Que vous dire de plus à propos de ce livre sinon ce que Sôseki écrit lui-même à la fin du chapitre 4 (sur 32, 180 pages en format de poche) ? Au rythme quotidien de sa convalescence, ses pensées vont à la lecture et à l’écriture, la poésie – l’écrivain continuera à publier chaque année jusqu’à sa mort en 1916 –, mais il décrit aussi des choses très simples du corps, de la terre et du ciel, la gentillesse à son égard, tout ce qui nourrit sa vie spirituelle. Cette lecture est pour vous si vous y êtes sensible.

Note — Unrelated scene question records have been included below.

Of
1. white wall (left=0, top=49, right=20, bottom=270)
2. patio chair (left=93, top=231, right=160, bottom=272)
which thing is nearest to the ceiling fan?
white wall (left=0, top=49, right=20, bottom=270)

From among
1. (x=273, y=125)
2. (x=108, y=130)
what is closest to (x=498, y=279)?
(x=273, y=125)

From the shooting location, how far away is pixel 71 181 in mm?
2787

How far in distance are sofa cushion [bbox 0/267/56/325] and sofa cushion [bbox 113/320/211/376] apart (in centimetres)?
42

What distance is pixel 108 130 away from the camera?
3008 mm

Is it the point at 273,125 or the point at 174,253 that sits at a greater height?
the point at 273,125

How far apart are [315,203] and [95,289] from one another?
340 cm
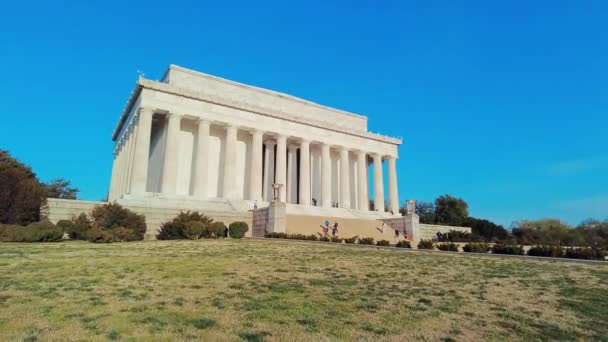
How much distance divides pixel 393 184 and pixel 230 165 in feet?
84.6

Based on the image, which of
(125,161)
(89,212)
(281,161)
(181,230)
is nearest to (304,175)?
(281,161)

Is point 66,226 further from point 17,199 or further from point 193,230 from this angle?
point 193,230

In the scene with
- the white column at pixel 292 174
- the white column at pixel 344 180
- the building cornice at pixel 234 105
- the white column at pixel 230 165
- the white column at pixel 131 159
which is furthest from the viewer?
the white column at pixel 292 174

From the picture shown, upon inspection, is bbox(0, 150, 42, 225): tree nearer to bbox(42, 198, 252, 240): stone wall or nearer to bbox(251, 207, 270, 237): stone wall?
bbox(42, 198, 252, 240): stone wall

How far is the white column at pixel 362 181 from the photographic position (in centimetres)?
5559

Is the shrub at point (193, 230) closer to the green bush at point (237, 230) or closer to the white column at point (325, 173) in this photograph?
the green bush at point (237, 230)

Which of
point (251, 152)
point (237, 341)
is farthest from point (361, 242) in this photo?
point (251, 152)

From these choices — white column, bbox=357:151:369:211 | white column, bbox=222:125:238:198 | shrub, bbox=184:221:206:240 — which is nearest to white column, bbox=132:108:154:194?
white column, bbox=222:125:238:198

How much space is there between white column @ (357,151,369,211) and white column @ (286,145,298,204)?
9.24m

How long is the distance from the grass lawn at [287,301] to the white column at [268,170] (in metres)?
37.4

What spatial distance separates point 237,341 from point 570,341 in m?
5.31

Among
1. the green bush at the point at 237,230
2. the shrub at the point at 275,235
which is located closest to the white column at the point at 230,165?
the shrub at the point at 275,235

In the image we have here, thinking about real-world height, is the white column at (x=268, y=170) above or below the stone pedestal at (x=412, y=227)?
above

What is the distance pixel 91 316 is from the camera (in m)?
6.78
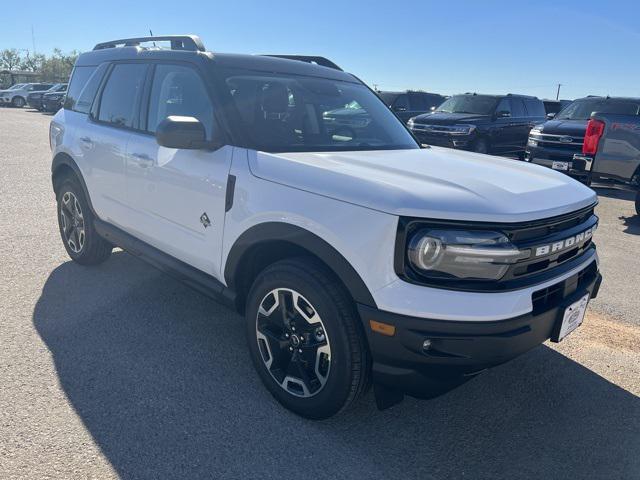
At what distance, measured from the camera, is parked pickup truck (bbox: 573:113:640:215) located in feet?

« Choses dont je me souviens n’est rien de plus qu’un ensemble feutré, reposant sur les réflexions et le quotidien banal d’un homme aux prises avec la maladie, mais mon intention est d’introduire tout au long du texte un ton qui, bien que passé de mode, a le charme de la rareté, et je souhaite ardemment éveiller mes souvenirs sans attendre, les écrire de suite et pouvoir ainsi respirer dans la nostalgie ce parfum suranné avec mes nouveaux lecteurs, avec tous ceux qui sont dans la peine. »
Commentaires
Cet écrivain japonais est aussi émouvant qu’attachant. … Ses écrits, surtout à partir de sa maladie en 1910, atteignent la grande profondeur que donne la souffrance physique et morale. … Le sort ne l’a pas épargné : à la naissance, placé en famille d’accueil jusqu’à ses neuf ans, ensuite retourné dans sa famille de sang, il est rejeté par son père et subit à 14 ans le décès de sa mère. … Et c’est dans son lit d’hôpital qu’il écrira l’ouvrage étudié par Tania. …
Je ne sais pas comment j'ai pu passer à côté jusqu'à présent. Je vais faire un tour en librairie cet après-midi ..
Bonjour Tania, j'avais beaucoup aimé ce livre, et l'œuvre de l'auteur en général. L'écriture en est si belle...
Claude
@ Doulidelle : Un écrivain attachant, c'est vrai, je me le dis à chaque fois que je le lis.
@ Aifelle : Oh, je te sens très tentée, là ;-) Bonne lecture !
@ Claude : En tout cas Elisabeth Suetsugu, qui a aussi traduit ses "Petits contes de printemps", offre un texte qui coule de source.
Suis un peu revenue en arrière et j'ai lu le billet consacré à Libertad, suite de Bohèmes que j'avais apprécié. La joie d'éprouver un moment de sérénité intérieure, cette sérénité nous devons l'arracher par un exercice d'abolition du monde actuellement. Sinon, pas de sérénité..
Bonjour, Zoë. Oui, la sérénité n'est ni facile ni donnée, c'est une sorte d'exercice. Indispensable pour résister.
Merci pour cette découverte.
je me fais opérer début janvier : je ne savais par quel livre me faire accompagner là-bas : ce sera celui-là.
Bienvenue, Nikole. Vous serez en bonne compagnie avec Sôseki dans ce livre de douleur et de joie.
Merci Tania. je note sur mon carnet car j'ai envie de lire ces petits riens qui font un jour après l'autre le sel de la vie, même minuscule.
Bonne lecture, Maïté - "merveilleux d'avoir un jour à vivre" écrit-il.